Additional details of the Enhanced Return Funding Program will be provided in a Company 8-K filing and in a Company presentation that will be posted on its website, including related amendments to the Company’s advisory agreement with Ashford Trust. The Program, including the ERFP funding in connection with the Hilton Alexandria Old Town acquisition, is subject to the closing of the Company’s pending project management transaction.


The Company will conduct a conference call on Wednesday, June 27, 2018, at 10:00 a.m. ET to discuss the Program in further detail.  The number to call for this interactive teleconference is (201) 493-6779.  A replay of the conference call will be available through July 4, 2018 by dialing (412) 317-6671 and entering the confirmation number, 13681050. The live audio broadcast of this call will also be available online at the Company’s website, www.ashfordinc.com, by clicking the Investors tab, or by visiting http://public.viavid.com/index.php?id=130219. The Company encourages analysts and investors to listen to the call or webcast and review the presentation slides discussing the Program.


Ashford provides global asset management, investment management, and related services to the real estate and hospitality sectors. Ashford Trust is a real estate investment trust (REIT) focused on investing opportunistically in the hospitality industry in upper upscale, full-service hotels.


Follow Chairman and CEO Monty Bennett on Twitter at www.twitter.com/MBennettAshford or @MBennettAshford.

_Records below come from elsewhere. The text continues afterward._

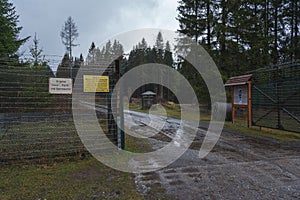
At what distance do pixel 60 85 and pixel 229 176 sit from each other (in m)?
3.52

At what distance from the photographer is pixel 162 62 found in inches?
1567

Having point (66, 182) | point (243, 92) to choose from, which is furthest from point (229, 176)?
point (243, 92)

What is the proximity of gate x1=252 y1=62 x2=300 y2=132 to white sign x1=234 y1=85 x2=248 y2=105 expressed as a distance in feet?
1.25

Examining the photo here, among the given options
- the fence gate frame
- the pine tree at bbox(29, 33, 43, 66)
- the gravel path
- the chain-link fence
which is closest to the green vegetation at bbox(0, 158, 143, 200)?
the gravel path

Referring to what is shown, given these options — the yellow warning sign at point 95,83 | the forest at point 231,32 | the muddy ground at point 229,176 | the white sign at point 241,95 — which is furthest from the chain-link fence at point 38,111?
the forest at point 231,32

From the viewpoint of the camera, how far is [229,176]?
3.47m

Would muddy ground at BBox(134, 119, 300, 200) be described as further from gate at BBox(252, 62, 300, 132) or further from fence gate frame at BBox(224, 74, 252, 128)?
fence gate frame at BBox(224, 74, 252, 128)

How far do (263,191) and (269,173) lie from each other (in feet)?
2.78

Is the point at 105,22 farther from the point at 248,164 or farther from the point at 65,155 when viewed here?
the point at 248,164

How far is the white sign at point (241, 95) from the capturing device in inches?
364

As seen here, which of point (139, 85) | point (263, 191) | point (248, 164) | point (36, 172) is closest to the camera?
point (263, 191)

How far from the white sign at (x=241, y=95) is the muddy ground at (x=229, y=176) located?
4.12 m

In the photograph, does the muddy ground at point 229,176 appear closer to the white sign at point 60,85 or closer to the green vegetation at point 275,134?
the green vegetation at point 275,134

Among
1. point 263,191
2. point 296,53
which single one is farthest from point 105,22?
point 296,53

Ashford has created an Ashford App for the hospitality REIT investor community.  The Ashford App is available for free download at Apple’s App Store and the Google Play Store by searching “Ashford.”

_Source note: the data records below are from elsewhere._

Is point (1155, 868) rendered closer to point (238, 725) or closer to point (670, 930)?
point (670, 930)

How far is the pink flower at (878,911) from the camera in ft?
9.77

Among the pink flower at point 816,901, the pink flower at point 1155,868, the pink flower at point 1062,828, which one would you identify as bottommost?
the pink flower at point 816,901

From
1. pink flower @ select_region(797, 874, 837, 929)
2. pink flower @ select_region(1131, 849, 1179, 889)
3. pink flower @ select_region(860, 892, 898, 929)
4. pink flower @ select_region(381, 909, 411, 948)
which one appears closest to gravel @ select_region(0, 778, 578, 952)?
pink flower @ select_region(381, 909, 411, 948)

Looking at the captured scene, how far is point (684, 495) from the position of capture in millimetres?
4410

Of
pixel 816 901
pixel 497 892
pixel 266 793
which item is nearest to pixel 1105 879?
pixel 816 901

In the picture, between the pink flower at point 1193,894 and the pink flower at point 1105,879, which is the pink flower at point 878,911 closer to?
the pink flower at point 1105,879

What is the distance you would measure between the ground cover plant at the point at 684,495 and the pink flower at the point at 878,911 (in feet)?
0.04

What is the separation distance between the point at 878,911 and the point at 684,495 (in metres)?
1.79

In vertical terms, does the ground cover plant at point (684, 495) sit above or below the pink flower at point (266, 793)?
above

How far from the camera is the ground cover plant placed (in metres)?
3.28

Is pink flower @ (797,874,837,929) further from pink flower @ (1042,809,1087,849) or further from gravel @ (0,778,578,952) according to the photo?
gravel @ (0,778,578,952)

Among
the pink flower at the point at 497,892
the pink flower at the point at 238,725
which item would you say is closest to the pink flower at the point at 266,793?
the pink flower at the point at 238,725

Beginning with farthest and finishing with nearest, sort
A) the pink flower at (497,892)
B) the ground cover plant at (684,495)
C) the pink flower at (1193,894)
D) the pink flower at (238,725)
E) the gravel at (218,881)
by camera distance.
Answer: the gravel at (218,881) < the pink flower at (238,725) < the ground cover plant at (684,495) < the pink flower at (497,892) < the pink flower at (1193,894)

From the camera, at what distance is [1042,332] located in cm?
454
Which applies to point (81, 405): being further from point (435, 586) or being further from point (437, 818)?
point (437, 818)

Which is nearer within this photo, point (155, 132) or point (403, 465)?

(1)         Assumes 50% of ERFP funding from credit facility at L+300, incremental EBITDA of 94.5 bps of purchase price, expensing and/or 100% accelerated depreciation of FF&E purchase in year one, and a 21% federal income tax rate.

(2)         Estimated five year IRRs assume 50% of ERFP funding from credit facility at L+300, incremental EBITDA of 94.5 bps of purchase price, a year five exit multiple of 10x EBITDA, and funding of ERFP at end of year one.

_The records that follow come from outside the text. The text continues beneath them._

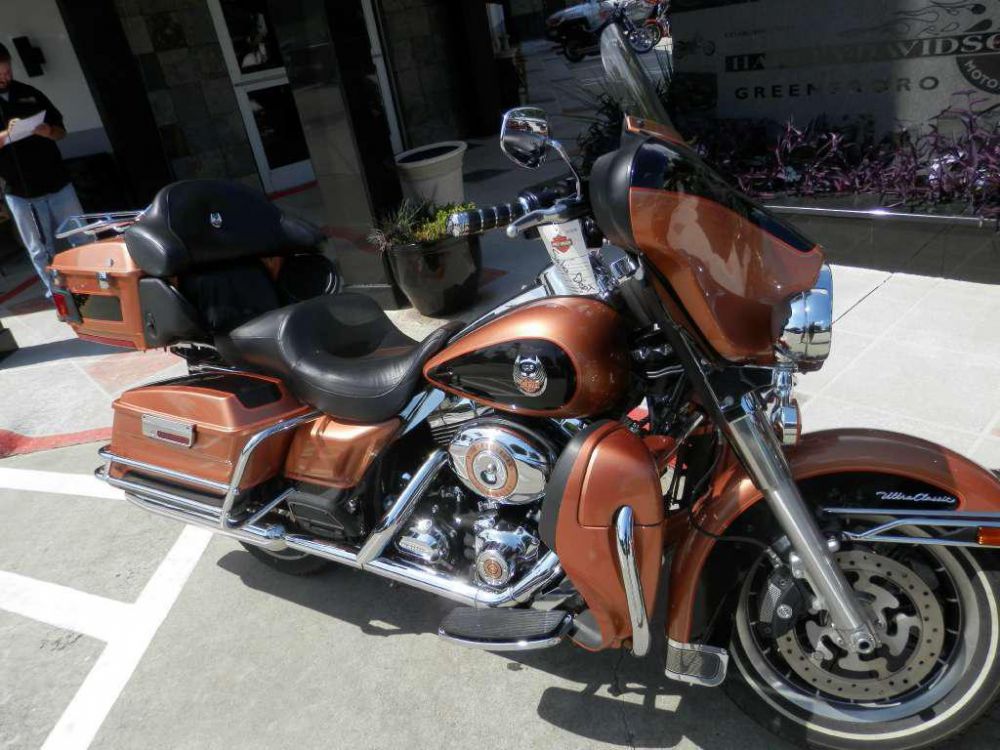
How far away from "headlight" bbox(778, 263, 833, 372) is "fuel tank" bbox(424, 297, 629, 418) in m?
0.45

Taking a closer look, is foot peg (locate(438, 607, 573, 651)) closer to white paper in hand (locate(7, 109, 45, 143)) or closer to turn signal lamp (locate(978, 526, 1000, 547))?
turn signal lamp (locate(978, 526, 1000, 547))

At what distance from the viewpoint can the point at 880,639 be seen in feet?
6.52

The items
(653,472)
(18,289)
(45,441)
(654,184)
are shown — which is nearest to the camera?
(654,184)

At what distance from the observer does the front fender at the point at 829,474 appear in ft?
6.16

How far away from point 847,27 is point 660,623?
4.94 metres

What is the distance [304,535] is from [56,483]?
241 centimetres

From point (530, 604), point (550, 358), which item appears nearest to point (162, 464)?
point (530, 604)

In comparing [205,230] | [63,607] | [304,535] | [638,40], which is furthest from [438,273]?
[63,607]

(3)         Assumes ERFP funding within the first year post-acquisition by AHT.

(4)         Assumes approximately 15% to 20%  levered returns without ERFP funding over five years, between 25% and 40%  required equity amounts per acquisition, and funding of ERFP at end of year one.




(5)         Assumes property-level mortgage financing of 66%, 10% of purchase price funded by AHT corporate preferreds, closing/other costs of 2.5% of purchase price, and funding of ERFP at end of year one.


Certain statements and assumptions in this press release contain or are based upon “forward-looking” information and are being made pursuant to the safe harbor provisions of the Private Securities Litigation Reform Act of 1995. These forward-looking statements are subject to risks and uncertainties. When we use the words “will,” “may,” “anticipate,” “estimate,” “should,” “could,” “expect,” “believe,” “intend,” “potential,” or similar expressions, we intend to identify forward-looking statements. Such statements are subject to numerous assumptions and uncertainties, many of which are outside Ashford’s control.


These forward-looking statements are subject to known and unknown risks and uncertainties, which could cause actual results to differ materially from those anticipated, including, without limitation: general volatility of the capital markets and the market price of our common stock; changes in our business or investment strategy; availability, terms and deployment of capital; availability of qualified personnel; changes in our industry and the market in which we operate, interest rates or the general economy; and the degree and nature of our competition.


The forward-looking statements included in this press release are only made as of the date of this press release. Investors should not place undue reliance on these forward-looking statements. We are not obligated to publicly update or revise any forward-looking statements, whether as a result of new information, future events or circumstances, changes in expectations or otherwise.